# Task prompt
Search the listing for the word "burst" and return each line that contains it.

#### Provided material

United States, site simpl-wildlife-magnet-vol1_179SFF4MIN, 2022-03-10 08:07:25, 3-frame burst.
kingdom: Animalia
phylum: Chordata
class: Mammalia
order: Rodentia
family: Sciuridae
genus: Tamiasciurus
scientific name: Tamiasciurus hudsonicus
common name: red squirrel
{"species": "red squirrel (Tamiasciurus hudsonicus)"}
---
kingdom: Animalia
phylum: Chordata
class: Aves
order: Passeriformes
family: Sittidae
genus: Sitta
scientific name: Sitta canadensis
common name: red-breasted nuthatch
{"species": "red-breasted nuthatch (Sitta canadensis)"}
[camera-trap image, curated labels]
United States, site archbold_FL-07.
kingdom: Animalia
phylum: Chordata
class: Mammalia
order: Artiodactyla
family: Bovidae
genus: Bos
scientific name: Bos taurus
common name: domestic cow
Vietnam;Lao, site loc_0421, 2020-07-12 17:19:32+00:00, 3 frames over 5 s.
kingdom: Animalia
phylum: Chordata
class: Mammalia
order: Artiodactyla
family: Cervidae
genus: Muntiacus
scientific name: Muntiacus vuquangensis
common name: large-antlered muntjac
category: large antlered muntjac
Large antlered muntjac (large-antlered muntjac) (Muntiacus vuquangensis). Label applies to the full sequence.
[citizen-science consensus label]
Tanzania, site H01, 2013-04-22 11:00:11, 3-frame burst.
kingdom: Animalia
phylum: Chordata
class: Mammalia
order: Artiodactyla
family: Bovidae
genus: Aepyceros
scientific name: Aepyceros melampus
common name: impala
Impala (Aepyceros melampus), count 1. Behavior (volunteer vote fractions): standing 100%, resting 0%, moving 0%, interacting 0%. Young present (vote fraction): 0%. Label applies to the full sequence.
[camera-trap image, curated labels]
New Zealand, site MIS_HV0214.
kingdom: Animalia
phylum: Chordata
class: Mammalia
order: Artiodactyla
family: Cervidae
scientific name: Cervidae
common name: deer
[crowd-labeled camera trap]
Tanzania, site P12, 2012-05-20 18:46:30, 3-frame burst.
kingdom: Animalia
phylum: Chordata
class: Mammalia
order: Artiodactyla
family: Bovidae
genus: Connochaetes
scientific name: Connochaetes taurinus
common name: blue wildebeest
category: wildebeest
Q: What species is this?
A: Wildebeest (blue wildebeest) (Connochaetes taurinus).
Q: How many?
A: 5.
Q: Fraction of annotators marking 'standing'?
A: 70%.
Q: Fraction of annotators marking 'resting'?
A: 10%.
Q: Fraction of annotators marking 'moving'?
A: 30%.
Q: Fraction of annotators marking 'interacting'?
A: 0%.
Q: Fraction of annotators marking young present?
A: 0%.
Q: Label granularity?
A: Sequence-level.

########

# Reply
United States, site simpl-wildlife-magnet-vol1_179SFF4MIN, 2022-03-10 08:07:25, 3-frame burst.
Tanzania, site H01, 2013-04-22 11:00:11, 3-frame burst.
Tanzania, site P12, 2012-05-20 18:46:30, 3-frame burst.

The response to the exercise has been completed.